#### Source material:
#####

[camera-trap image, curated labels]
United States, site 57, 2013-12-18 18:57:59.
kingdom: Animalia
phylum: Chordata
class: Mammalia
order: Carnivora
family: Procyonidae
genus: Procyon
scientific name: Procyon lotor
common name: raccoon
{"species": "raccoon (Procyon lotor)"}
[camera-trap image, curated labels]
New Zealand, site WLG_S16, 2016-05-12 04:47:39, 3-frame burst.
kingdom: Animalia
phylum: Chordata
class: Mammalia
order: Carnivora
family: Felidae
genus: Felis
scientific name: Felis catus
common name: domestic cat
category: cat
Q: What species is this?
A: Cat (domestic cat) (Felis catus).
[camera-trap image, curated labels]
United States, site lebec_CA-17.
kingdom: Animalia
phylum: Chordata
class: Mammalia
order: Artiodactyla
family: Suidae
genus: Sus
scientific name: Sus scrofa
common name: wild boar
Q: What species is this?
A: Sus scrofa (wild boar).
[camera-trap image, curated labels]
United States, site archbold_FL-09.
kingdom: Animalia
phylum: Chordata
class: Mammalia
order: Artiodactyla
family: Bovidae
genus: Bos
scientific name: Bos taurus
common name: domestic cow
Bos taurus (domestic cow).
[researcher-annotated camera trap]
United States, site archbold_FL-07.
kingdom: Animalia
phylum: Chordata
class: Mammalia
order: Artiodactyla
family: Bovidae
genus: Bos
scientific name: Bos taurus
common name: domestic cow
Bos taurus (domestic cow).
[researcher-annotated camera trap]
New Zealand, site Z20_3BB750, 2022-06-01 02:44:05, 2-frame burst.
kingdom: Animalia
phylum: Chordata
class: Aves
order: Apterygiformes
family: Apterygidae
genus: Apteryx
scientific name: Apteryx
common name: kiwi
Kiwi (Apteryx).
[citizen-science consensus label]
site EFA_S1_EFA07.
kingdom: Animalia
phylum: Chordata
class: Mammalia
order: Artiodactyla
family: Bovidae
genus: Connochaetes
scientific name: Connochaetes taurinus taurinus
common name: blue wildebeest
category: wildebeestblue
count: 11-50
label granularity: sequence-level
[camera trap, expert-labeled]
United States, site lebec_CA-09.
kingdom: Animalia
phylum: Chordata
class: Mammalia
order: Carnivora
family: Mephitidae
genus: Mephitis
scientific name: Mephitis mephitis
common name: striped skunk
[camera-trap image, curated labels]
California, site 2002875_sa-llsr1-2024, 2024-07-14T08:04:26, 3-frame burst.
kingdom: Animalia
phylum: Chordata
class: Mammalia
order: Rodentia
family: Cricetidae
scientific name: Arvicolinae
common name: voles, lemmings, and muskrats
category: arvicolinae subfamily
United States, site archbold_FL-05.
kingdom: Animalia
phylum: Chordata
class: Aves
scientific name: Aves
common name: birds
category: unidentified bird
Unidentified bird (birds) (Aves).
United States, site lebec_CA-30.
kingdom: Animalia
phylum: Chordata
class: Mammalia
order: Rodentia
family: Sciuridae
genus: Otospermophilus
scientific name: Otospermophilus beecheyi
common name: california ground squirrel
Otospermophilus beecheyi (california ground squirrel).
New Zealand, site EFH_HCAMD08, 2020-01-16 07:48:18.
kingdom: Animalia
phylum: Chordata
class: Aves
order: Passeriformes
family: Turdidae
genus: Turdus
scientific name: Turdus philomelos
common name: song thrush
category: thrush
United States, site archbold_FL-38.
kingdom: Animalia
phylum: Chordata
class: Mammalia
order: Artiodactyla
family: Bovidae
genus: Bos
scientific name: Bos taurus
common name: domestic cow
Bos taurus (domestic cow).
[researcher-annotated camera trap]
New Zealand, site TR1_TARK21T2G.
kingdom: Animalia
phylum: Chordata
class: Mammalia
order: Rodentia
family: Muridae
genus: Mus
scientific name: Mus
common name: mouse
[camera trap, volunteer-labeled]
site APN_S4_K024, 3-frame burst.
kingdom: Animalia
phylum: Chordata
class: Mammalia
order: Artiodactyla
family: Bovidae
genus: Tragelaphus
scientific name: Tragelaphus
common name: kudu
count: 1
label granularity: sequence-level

#####

#### Requirement:
What is needed is a word-for-word restatement of all the data.

#### Written solution:
[camera-trap image, curated labels]
United States, site 57, 2013-12-18 18:57:59.
kingdom: Animalia
phylum: Chordata
class: Mammalia
order: Carnivora
family: Procyonidae
genus: Procyon
scientific name: Procyon lotor
common name: raccoon
{"species": "raccoon (Procyon lotor)"}
[camera-trap image, curated labels]
New Zealand, site WLG_S16, 2016-05-12 04:47:39, 3-frame burst.
kingdom: Animalia
phylum: Chordata
class: Mammalia
order: Carnivora
family: Felidae
genus: Felis
scientific name: Felis catus
common name: domestic cat
category: cat
Q: What species is this?
A: Cat (domestic cat) (Felis catus).
[camera-trap image, curated labels]
United States, site lebec_CA-17.
kingdom: Animalia
phylum: Chordata
class: Mammalia
order: Artiodactyla
family: Suidae
genus: Sus
scientific name: Sus scrofa
common name: wild boar
Q: What species is this?
A: Sus scrofa (wild boar).
[camera-trap image, curated labels]
United States, site archbold_FL-09.
kingdom: Animalia
phylum: Chordata
class: Mammalia
order: Artiodactyla
family: Bovidae
genus: Bos
scientific name: Bos taurus
common name: domestic cow
Bos taurus (domestic cow).
[researcher-annotated camera trap]
United States, site archbold_FL-07.
kingdom: Animalia
phylum: Chordata
class: Mammalia
order: Artiodactyla
family: Bovidae
genus: Bos
scientific name: Bos taurus
common name: domestic cow
Bos taurus (domestic cow).
[researcher-annotated camera trap]
New Zealand, site Z20_3BB750, 2022-06-01 02:44:05, 2-frame burst.
kingdom: Animalia
phylum: Chordata
class: Aves
order: Apterygiformes
family: Apterygidae
genus: Apteryx
scientific name: Apteryx
common name: kiwi
Kiwi (Apteryx).
[citizen-science consensus label]
site EFA_S1_EFA07.
kingdom: Animalia
phylum: Chordata
class: Mammalia
order: Artiodactyla
family: Bovidae
genus: Connochaetes
scientific name: Connochaetes taurinus taurinus
common name: blue wildebeest
category: wildebeestblue
count: 11-50
label granularity: sequence-level
[camera trap, expert-labeled]
United States, site lebec_CA-09.
kingdom: Animalia
phylum: Chordata
class: Mammalia
order: Carnivora
family: Mephitidae
genus: Mephitis
scientific name: Mephitis mephitis
common name: striped skunk
[camera-trap image, curated labels]
California, site 2002875_sa-llsr1-2024, 2024-07-14T08:04:26, 3-frame burst.
kingdom: Animalia
phylum: Chordata
class: Mammalia
order: Rodentia
family: Cricetidae
scientific name: Arvicolinae
common name: voles, lemmings, and muskrats
category: arvicolinae subfamily
United States, site archbold_FL-05.
kingdom: Animalia
phylum: Chordata
class: Aves
scientific name: Aves
common name: birds
category: unidentified bird
Unidentified bird (birds) (Aves).
United States, site lebec_CA-30.
kingdom: Animalia
phylum: Chordata
class: Mammalia
order: Rodentia
family: Sciuridae
genus: Otospermophilus
scientific name: Otospermophilus beecheyi
common name: california ground squirrel
Otospermophilus beecheyi (california ground squirrel).
New Zealand, site EFH_HCAMD08, 2020-01-16 07:48:18.
kingdom: Animalia
phylum: Chordata
class: Aves
order: Passeriformes
family: Turdidae
genus: Turdus
scientific name: Turdus philomelos
common name: song thrush
category: thrush
United States, site archbold_FL-38.
kingdom: Animalia
phylum: Chordata
class: Mammalia
order: Artiodactyla
family: Bovidae
genus: Bos
scientific name: Bos taurus
common name: domestic cow
Bos taurus (domestic cow).
[researcher-annotated camera trap]
New Zealand, site TR1_TARK21T2G.
kingdom: Animalia
phylum: Chordata
class: Mammalia
order: Rodentia
family: Muridae
genus: Mus
scientific name: Mus
common name: mouse
[camera trap, volunteer-labeled]
site APN_S4_K024, 3-frame burst.
kingdom: Animalia
phylum: Chordata
class: Mammalia
order: Artiodactyla
family: Bovidae
genus: Tragelaphus
scientific name: Tragelaphus
common name: kudu
count: 1
label granularity: sequence-level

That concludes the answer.